_The exercise_
Can you set out everything in the listing from the line containing "Which one is" down to the end of the listing as a numbered list, leaving out blank lines?

[START OF Data to use]

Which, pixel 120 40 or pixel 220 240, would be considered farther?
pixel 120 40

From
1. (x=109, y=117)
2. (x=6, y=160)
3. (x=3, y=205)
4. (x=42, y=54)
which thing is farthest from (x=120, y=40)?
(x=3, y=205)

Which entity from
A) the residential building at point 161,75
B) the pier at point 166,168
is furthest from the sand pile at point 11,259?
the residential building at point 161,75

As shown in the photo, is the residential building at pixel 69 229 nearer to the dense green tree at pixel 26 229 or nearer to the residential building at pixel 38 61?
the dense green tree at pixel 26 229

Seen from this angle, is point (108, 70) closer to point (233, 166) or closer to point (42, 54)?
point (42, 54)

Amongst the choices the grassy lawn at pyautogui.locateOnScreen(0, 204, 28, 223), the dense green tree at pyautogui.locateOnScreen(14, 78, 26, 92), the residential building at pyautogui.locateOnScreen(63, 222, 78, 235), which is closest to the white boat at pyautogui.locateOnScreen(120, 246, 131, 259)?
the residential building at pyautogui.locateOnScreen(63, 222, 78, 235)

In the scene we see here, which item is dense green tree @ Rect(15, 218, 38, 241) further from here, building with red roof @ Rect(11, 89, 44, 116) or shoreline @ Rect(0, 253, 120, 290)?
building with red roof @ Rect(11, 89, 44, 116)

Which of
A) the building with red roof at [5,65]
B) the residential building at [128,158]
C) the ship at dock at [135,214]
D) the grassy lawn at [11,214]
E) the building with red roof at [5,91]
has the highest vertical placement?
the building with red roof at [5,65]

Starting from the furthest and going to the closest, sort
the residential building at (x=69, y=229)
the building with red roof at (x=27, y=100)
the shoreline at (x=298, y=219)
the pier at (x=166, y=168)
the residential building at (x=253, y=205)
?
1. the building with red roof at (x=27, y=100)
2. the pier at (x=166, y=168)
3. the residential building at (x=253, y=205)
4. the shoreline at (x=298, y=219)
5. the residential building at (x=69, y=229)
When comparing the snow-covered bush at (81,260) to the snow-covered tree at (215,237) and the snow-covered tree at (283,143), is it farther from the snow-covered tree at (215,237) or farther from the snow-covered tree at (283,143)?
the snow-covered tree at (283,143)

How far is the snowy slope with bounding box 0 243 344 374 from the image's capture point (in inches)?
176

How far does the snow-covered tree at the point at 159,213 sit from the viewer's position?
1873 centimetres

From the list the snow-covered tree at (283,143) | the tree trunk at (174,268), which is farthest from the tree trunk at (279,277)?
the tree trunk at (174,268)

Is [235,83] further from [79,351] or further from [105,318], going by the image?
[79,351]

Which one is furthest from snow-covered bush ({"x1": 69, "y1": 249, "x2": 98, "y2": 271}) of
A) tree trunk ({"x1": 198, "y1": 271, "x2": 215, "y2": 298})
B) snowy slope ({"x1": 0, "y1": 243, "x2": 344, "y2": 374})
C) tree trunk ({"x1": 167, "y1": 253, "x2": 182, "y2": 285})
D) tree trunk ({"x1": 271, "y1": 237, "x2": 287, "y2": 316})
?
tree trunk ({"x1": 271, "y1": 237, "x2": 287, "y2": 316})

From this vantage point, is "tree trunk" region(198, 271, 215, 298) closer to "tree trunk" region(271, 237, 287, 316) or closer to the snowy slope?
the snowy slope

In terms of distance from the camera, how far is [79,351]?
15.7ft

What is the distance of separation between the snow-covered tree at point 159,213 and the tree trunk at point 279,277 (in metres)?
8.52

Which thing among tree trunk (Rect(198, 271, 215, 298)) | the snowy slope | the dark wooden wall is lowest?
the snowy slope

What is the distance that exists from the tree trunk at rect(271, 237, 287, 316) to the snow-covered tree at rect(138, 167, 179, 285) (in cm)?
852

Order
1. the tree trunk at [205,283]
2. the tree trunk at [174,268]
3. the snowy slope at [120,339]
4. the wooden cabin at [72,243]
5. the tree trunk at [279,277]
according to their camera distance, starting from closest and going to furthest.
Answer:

[END OF Data to use]

_Output for this exercise_
1. Which one is furthest from snow-covered bush ({"x1": 69, "y1": 249, "x2": 98, "y2": 271}) of
2. A) tree trunk ({"x1": 198, "y1": 271, "x2": 215, "y2": 298})
3. B) snowy slope ({"x1": 0, "y1": 243, "x2": 344, "y2": 374})
4. C) tree trunk ({"x1": 167, "y1": 253, "x2": 182, "y2": 285})
5. D) tree trunk ({"x1": 271, "y1": 237, "x2": 287, "y2": 316})
6. ?
7. tree trunk ({"x1": 271, "y1": 237, "x2": 287, "y2": 316})
8. From this vantage point, is "tree trunk" region(198, 271, 215, 298) closer to "tree trunk" region(271, 237, 287, 316) or closer to the snowy slope?
9. the snowy slope
10. In terms of distance from the camera, how far is [79,351]?
11. 15.7ft
12. What is the distance of separation between the snow-covered tree at point 159,213 and the tree trunk at point 279,277 (in metres)?
13. 8.52
14. Which thing among tree trunk (Rect(198, 271, 215, 298)) | the snowy slope | the dark wooden wall is lowest?
15. the snowy slope
16. What is the distance that exists from the tree trunk at rect(271, 237, 287, 316) to the snow-covered tree at rect(138, 167, 179, 285) (in cm)?
17. 852
18. Order
19. 1. the tree trunk at [205,283]
20. 2. the tree trunk at [174,268]
21. 3. the snowy slope at [120,339]
22. 4. the wooden cabin at [72,243]
23. 5. the tree trunk at [279,277]
24. according to their camera distance, starting from closest and going to furthest.
25. Answer:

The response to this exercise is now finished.